_Entries supplied_
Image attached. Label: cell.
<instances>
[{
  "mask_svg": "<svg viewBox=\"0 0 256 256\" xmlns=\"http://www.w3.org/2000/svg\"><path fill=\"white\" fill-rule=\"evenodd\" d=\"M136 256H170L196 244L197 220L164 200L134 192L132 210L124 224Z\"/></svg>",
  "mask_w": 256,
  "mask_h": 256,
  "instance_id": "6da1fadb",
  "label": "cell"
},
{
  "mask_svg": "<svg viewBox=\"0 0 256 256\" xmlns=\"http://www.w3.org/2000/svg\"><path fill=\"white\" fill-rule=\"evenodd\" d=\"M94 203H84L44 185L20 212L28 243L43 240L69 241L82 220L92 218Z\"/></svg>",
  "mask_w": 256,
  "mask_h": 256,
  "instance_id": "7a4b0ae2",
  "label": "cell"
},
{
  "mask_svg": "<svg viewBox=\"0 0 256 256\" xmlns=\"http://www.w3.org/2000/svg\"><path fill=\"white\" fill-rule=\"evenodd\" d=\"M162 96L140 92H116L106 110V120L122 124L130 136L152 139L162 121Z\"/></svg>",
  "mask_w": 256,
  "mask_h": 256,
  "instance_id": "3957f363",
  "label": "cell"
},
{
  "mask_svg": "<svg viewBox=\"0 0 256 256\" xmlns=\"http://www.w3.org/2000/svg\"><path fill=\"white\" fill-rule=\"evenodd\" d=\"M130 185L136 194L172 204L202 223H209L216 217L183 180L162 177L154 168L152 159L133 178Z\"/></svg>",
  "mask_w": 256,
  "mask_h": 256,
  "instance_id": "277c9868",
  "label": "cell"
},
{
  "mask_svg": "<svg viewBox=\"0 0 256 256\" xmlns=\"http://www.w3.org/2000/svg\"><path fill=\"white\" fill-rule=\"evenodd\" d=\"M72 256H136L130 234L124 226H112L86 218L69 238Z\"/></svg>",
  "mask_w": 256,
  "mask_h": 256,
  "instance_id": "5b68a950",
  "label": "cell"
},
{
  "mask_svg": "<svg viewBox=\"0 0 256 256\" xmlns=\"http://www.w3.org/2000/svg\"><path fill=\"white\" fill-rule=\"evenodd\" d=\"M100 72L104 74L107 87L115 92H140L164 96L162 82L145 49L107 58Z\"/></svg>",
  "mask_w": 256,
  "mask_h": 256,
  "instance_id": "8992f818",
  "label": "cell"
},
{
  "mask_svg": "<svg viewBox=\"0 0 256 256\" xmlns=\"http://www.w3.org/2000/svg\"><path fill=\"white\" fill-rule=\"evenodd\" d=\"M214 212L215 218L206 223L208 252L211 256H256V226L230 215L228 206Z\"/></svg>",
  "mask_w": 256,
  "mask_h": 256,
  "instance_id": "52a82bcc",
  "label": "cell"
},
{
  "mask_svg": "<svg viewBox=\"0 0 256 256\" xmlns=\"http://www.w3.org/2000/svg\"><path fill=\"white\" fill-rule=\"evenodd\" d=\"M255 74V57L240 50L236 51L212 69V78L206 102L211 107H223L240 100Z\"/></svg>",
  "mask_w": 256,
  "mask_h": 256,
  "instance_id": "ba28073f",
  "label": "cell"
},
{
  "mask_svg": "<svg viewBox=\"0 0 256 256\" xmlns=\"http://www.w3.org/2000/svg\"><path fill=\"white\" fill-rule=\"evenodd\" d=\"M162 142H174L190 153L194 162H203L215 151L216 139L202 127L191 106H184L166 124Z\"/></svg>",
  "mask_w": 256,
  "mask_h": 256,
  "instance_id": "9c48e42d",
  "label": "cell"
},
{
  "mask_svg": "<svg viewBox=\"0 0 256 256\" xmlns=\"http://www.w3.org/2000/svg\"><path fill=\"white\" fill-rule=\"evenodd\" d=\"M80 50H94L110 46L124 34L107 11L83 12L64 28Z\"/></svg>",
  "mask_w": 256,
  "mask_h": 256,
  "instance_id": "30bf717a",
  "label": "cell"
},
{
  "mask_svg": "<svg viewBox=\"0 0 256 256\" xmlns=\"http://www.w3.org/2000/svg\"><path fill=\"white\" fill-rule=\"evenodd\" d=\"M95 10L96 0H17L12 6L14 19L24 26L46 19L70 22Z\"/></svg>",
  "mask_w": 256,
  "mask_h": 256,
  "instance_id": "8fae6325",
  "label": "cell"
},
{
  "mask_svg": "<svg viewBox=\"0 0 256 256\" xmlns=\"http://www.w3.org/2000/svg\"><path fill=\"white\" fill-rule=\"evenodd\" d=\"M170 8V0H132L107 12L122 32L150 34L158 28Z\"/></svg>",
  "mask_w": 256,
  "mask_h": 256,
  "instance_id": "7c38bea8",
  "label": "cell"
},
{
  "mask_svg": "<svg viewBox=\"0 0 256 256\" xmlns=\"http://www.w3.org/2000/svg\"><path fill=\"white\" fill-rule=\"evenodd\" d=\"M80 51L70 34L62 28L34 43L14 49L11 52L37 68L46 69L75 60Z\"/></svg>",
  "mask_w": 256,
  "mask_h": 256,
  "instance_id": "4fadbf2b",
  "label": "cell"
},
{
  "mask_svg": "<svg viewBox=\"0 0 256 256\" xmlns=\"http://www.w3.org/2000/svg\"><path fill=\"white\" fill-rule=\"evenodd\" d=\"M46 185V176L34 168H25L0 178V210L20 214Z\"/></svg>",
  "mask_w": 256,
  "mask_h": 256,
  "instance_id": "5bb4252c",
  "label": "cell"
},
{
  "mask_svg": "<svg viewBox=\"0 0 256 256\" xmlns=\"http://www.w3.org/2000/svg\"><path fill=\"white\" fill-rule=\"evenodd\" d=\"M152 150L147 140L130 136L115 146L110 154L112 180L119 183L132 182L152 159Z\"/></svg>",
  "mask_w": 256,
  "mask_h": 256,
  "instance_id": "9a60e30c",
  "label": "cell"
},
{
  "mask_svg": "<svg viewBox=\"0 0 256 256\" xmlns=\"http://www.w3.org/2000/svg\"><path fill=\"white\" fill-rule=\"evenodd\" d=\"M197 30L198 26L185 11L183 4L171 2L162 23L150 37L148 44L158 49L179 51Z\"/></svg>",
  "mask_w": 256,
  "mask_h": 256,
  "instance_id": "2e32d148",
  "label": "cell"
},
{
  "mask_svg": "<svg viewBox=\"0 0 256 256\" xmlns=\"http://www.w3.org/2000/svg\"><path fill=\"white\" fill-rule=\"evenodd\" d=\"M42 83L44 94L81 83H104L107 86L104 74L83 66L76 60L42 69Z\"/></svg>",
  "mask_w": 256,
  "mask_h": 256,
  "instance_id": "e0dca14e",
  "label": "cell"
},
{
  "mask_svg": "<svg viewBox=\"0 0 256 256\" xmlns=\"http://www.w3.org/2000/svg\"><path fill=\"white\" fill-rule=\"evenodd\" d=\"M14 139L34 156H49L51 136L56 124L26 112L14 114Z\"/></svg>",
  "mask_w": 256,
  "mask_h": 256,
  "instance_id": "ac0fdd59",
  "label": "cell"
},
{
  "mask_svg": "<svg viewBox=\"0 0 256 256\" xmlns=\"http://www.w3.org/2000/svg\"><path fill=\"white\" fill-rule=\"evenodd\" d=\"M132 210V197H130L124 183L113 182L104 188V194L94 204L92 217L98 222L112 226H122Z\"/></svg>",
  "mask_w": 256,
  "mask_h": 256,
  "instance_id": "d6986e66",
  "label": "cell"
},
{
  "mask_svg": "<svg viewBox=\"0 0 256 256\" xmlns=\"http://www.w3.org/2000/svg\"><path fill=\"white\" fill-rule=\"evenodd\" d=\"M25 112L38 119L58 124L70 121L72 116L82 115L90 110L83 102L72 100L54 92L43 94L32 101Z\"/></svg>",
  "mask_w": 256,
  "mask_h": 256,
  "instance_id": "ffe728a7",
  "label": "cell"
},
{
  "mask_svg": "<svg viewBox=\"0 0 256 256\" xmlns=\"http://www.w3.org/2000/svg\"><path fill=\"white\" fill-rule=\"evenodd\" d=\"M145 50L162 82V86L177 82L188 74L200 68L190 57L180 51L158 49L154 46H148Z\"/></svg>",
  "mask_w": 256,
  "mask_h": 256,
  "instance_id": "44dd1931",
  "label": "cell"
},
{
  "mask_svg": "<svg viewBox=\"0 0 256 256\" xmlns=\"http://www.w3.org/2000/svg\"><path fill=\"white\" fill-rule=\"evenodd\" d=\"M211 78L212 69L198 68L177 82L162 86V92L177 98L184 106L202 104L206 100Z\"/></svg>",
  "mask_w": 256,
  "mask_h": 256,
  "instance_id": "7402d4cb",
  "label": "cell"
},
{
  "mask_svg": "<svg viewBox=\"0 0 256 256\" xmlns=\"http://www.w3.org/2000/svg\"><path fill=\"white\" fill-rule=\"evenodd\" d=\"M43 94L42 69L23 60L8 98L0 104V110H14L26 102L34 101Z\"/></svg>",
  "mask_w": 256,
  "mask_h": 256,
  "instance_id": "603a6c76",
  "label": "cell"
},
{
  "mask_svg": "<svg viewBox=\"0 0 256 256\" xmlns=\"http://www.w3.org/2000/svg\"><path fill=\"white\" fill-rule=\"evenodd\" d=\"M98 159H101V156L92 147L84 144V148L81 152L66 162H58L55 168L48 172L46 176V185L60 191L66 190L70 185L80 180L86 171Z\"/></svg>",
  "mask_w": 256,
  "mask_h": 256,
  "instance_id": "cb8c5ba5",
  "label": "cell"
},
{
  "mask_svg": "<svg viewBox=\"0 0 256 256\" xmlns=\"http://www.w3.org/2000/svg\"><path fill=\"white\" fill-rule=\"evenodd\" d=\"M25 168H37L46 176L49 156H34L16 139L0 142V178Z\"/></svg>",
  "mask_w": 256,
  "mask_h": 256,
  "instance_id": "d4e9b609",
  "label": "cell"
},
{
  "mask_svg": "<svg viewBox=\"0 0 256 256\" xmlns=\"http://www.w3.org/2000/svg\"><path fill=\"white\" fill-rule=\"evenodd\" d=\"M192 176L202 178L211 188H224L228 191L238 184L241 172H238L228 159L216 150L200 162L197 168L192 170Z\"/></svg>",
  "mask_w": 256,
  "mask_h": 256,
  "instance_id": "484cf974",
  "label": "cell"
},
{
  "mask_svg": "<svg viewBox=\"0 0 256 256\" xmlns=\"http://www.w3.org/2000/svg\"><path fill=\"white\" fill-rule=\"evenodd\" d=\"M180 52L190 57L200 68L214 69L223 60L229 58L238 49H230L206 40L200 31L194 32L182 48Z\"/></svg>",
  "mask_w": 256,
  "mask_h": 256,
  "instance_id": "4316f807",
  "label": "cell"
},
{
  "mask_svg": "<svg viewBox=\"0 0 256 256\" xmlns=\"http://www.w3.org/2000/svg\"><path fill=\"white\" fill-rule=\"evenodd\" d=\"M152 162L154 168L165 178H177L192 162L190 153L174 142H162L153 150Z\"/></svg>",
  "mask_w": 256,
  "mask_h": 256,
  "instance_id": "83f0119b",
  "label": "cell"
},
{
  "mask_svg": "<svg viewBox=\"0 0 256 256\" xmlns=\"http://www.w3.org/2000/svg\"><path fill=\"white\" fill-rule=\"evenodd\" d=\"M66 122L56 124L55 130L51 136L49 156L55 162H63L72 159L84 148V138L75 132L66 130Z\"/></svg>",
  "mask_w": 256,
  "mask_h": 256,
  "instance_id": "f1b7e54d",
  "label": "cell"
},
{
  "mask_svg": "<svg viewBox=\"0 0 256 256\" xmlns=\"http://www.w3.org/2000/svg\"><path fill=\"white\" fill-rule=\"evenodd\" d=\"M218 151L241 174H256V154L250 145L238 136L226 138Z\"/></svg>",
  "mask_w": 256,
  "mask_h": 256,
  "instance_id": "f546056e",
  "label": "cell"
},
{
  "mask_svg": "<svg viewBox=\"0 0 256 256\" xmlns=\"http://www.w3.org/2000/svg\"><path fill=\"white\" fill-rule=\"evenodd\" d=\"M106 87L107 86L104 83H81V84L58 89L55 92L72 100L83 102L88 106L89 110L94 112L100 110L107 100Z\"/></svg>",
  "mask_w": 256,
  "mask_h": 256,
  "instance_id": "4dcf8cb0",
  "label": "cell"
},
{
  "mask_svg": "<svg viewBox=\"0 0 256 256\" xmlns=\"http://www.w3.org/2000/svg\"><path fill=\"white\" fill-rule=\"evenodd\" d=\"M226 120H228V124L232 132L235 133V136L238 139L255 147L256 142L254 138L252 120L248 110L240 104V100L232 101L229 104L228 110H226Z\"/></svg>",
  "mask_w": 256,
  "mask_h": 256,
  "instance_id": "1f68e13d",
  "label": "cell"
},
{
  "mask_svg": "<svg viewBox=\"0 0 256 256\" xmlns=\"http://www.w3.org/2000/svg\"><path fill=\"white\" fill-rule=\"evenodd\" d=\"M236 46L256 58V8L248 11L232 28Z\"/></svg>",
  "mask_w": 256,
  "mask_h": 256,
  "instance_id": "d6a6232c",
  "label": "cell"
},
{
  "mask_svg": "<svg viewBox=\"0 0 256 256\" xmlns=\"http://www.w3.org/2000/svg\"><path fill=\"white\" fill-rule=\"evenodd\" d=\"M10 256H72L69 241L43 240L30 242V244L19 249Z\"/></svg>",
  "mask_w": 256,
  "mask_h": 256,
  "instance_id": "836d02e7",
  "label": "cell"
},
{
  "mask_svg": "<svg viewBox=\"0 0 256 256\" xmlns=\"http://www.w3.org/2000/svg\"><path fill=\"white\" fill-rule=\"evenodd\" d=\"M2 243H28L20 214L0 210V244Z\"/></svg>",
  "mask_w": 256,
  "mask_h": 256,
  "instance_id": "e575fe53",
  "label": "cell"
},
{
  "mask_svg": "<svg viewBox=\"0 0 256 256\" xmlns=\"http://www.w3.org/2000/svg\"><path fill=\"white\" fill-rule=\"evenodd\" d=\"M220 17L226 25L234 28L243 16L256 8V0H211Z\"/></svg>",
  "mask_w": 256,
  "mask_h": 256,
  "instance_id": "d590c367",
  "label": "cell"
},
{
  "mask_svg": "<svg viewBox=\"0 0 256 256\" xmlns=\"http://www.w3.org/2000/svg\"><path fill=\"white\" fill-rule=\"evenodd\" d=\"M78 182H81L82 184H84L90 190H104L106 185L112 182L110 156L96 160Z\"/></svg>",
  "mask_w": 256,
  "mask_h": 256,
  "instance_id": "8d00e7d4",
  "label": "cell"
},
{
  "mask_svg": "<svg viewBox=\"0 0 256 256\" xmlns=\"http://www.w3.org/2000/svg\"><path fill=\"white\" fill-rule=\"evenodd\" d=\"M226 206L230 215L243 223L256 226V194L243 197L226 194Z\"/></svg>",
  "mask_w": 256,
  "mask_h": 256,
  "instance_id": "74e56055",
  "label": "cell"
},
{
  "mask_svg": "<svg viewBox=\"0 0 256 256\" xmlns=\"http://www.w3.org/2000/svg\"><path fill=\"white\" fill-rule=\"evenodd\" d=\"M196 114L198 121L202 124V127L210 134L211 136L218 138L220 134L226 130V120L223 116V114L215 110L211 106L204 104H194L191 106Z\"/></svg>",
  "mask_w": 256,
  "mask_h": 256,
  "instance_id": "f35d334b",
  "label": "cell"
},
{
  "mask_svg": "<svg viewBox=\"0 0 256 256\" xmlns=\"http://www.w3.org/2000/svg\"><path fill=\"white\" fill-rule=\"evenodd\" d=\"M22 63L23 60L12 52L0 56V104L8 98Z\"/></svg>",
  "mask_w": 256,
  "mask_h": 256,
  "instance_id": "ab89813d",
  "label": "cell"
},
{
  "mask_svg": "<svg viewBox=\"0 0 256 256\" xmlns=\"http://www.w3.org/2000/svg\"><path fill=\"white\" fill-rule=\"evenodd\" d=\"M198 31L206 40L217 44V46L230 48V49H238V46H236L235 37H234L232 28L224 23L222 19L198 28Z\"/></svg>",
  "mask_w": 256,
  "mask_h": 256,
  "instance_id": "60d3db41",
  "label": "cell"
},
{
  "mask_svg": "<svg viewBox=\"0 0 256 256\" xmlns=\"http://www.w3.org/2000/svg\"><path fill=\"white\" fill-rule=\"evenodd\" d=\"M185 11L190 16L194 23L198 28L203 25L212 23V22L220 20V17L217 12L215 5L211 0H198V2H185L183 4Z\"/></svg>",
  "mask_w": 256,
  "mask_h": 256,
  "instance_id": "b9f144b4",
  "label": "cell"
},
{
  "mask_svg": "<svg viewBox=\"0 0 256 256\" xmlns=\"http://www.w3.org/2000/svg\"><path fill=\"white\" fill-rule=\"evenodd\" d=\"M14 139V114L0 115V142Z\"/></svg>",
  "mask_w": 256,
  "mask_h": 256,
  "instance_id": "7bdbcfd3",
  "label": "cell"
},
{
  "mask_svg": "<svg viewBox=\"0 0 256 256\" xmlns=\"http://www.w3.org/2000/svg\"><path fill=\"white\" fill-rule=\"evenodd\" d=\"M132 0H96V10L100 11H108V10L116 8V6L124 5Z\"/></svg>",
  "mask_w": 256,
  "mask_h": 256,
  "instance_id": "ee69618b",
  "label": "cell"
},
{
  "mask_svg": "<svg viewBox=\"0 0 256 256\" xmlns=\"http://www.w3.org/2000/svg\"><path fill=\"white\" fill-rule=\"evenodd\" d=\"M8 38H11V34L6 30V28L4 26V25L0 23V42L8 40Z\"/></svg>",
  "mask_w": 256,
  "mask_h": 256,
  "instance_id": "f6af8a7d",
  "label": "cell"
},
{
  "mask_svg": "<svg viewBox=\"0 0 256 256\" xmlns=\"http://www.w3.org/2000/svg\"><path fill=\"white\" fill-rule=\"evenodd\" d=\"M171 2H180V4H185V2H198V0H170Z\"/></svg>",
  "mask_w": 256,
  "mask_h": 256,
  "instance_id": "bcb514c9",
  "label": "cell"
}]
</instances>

_Given instruction_
Rewrite the stretch from the start of the data through the line containing "256H170L196 244L197 220L164", changing "attached" to "uploaded" and leaving everything else as it is.

_Solved problem_
Image uploaded. Label: cell.
<instances>
[{
  "mask_svg": "<svg viewBox=\"0 0 256 256\" xmlns=\"http://www.w3.org/2000/svg\"><path fill=\"white\" fill-rule=\"evenodd\" d=\"M136 256H170L196 244L197 220L164 200L134 192L132 210L124 224Z\"/></svg>",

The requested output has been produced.